Why? Because I didn’t make any structural changes to my life. These were high energy, high focus, unsustainable bursts of effort. They gave quick results, but added stress and tedium to my life.
In the last year, I’ve lost 25 pounds, and it didn’t feel like work. Rather than losing weight through a hyper-structured, detailed workout program and diet, I made basic structural changes to my life:
- I started sleeping more, specifically by going to bed earlier.
- I started walking to work.
- I stopped eating out at lunch.
(All three qualified by “most of the time.”)
I’m no dietician or exercise scientist, but here’s how I think these structural changes impacted my weight:
Rather than burning zero calories while driving to work and consuming 1,000 to 1,200 calories at lunch, I started burning 500 to 600 calories per day on my walking commute and eating 500 to 600 calories during a brown bag lunch.
Net result? 1,000 to 1,200 calories per day gone from my life.
Ironically, the decision to walk to work wasn’t meant to create weight loss. I was looking for some time alone, outside, to unwind from work and get a little sun. Brown bagging my lunch was a natural consequence of walking to work – there aren’t many restaurants within walking distance of the office.
One basic structural change – walking instead of driving – triggered a small domino effect that has dramatically improved my life.
If you’re struggling financially, take a step back and think about structural problems that might be dragging you down, and how you could solve them.
- If you find yourself chronically falling back into credit card debt, maybe the structural problem is having a credit card at all. The structural solution would be cutting up the credit cards for good.
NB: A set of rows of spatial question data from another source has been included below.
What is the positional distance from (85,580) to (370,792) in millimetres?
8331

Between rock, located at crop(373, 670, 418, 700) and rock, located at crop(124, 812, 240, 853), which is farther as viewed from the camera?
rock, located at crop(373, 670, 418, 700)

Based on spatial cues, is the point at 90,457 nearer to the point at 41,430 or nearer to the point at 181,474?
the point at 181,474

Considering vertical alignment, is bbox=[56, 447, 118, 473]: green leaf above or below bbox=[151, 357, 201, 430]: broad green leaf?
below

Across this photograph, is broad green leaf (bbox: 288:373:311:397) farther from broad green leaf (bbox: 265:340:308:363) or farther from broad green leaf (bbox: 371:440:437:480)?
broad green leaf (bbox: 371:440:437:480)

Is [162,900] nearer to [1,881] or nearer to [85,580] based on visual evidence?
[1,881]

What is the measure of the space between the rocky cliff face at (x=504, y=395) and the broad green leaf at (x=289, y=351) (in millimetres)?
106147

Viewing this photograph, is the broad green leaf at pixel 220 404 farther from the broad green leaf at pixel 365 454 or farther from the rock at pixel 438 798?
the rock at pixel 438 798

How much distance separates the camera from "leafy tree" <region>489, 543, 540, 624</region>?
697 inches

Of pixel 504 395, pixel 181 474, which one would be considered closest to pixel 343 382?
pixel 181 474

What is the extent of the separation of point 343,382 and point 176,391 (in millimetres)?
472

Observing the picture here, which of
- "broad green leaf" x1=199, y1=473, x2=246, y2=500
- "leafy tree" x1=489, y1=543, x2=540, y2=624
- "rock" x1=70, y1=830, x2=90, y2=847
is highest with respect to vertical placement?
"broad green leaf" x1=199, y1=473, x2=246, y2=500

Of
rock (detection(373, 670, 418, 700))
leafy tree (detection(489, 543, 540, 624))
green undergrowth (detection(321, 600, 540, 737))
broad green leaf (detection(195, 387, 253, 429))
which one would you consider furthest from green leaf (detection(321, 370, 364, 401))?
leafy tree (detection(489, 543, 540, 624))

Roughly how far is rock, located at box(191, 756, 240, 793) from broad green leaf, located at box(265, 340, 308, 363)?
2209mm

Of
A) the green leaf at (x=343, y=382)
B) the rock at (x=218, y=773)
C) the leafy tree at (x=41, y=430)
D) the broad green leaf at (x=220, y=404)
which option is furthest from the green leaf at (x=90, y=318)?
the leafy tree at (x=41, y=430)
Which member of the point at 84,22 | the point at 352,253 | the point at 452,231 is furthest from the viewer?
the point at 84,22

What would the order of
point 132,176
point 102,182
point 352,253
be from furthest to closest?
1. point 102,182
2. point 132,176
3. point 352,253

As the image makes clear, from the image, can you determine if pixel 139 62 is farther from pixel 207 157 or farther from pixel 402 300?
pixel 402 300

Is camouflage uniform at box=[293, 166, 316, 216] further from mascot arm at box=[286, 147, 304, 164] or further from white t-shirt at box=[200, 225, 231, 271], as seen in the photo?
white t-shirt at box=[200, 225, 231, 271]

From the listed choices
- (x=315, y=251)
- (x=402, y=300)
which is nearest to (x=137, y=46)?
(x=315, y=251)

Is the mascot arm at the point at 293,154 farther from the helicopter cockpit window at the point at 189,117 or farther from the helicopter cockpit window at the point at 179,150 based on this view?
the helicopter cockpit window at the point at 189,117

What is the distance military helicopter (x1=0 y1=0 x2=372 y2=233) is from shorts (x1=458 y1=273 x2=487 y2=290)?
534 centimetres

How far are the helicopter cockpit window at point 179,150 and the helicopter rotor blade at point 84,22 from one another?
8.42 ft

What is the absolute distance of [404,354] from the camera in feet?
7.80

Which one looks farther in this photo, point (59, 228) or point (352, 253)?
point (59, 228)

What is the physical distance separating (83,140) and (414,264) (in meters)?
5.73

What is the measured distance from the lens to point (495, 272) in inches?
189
- If you’d like to pay off your debts more quickly, make a structural change by increasing your monthly payments and forcing the rest of the budget to adapt.
- Same principle for your retirement savings: bump your automatically monthly savings and let the rest of the budget adjust itself around your new structural priority.
- If your budget is always tight in spite of your best efforts at frugality, your structural problem may be too little income. Create a two to five year plan for earning more.
Improving your life’s basic structures doesn’t ensure success – you’ll still need discipline, focus, and persistence. There’s a bakery 50 yards from my office whose owners would be only too happy to help me get right back to 215 pounds.
But if we make the right foundational choices, we just might succeed in spite of ourselves. :)
I realize many people’s circumstances don’t allow for such simple weight loss – or financial gain. Heck, after dropping 25 lbs I’ve plateaued at 190. This post is only meant to inspire introspection.